Start AVAILABLE DATA

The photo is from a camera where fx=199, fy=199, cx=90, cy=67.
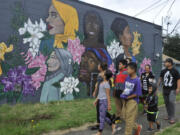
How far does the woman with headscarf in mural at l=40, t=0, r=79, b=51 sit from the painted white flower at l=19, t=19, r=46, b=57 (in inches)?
10.5

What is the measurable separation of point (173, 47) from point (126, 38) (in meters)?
21.7

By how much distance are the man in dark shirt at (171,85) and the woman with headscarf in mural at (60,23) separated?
4.79m

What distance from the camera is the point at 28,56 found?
775 centimetres

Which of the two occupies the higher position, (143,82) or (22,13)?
(22,13)

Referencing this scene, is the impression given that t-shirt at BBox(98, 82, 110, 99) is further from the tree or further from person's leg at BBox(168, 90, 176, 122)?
the tree

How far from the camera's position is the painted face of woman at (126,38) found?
1205 centimetres

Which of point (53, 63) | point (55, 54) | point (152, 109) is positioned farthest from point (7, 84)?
point (152, 109)

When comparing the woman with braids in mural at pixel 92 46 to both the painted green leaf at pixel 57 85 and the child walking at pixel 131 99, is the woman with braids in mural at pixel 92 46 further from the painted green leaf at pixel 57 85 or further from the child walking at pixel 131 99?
the child walking at pixel 131 99

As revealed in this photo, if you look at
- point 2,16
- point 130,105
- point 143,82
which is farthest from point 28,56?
point 130,105

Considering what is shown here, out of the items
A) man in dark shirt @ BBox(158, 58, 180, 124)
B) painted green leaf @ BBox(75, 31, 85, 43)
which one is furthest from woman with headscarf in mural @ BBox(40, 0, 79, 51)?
man in dark shirt @ BBox(158, 58, 180, 124)

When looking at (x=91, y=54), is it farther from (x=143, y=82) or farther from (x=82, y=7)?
(x=143, y=82)

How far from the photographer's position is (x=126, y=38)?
12.3 m

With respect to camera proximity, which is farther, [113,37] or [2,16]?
[113,37]

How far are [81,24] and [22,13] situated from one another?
9.97ft
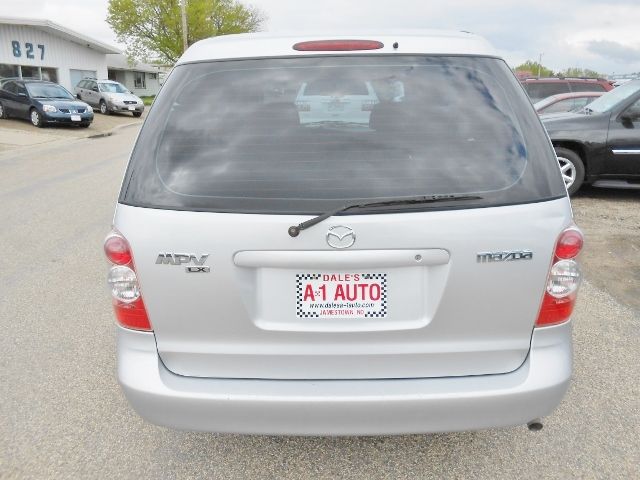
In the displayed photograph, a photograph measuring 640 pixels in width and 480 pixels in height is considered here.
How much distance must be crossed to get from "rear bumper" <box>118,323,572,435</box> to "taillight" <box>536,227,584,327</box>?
0.18 feet

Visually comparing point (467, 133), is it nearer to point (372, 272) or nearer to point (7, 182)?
point (372, 272)

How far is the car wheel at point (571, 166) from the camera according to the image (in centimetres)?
771

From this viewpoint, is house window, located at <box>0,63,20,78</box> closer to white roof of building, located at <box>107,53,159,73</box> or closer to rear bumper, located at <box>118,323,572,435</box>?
white roof of building, located at <box>107,53,159,73</box>

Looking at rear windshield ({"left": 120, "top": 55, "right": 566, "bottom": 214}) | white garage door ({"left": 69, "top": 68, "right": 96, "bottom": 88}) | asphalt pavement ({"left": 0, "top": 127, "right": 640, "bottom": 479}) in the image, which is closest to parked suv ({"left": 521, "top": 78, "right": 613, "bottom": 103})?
asphalt pavement ({"left": 0, "top": 127, "right": 640, "bottom": 479})

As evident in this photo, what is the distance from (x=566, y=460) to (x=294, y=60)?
7.10 ft

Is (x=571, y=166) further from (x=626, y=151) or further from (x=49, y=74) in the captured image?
(x=49, y=74)

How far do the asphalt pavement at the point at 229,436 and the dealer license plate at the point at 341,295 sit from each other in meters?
0.93

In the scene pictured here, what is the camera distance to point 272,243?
6.31 feet

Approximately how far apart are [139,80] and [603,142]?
183 ft

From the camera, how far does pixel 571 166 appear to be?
7.74 m

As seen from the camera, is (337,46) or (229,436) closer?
(337,46)

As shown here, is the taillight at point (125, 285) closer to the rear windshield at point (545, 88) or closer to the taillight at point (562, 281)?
the taillight at point (562, 281)

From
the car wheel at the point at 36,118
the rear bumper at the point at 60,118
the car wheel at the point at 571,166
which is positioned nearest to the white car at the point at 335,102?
the car wheel at the point at 571,166

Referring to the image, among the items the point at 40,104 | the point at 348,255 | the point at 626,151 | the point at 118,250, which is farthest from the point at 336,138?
the point at 40,104
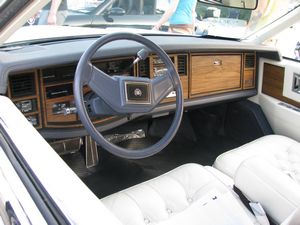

End AVAILABLE DATA

Can you retype the items word for word, from the line with "As evident in" through the end of the items, leaving the pictures out?

As evident in this photo, what is the distance from (x=566, y=460) to (x=294, y=60)?
7.10 ft

Is (x=571, y=166) further from (x=626, y=151) or further from (x=49, y=74) in the captured image?
(x=49, y=74)

How far do the asphalt pavement at the point at 229,436 and the dealer license plate at the point at 341,295 sit from each other in meters?
0.93

In the scene pictured here, what is the camera distance to point 272,243?
6.31 feet

Approximately how far apart are [139,80] and [603,142]?
183 ft

From the camera, how far does pixel 571 166 appear to be?
7.74 m

As seen from the camera, is (337,46) or (229,436) closer?
(337,46)

As shown here, is the taillight at point (125, 285) closer to the rear windshield at point (545, 88) or closer to the taillight at point (562, 281)?
the taillight at point (562, 281)

From
the car wheel at the point at 36,118
the rear bumper at the point at 60,118
the car wheel at the point at 571,166
which is positioned nearest to the white car at the point at 335,102?
the car wheel at the point at 571,166

Referring to the image, among the items the point at 40,104 | the point at 348,255 | the point at 626,151 | the point at 118,250, which is farthest from the point at 336,138?
the point at 40,104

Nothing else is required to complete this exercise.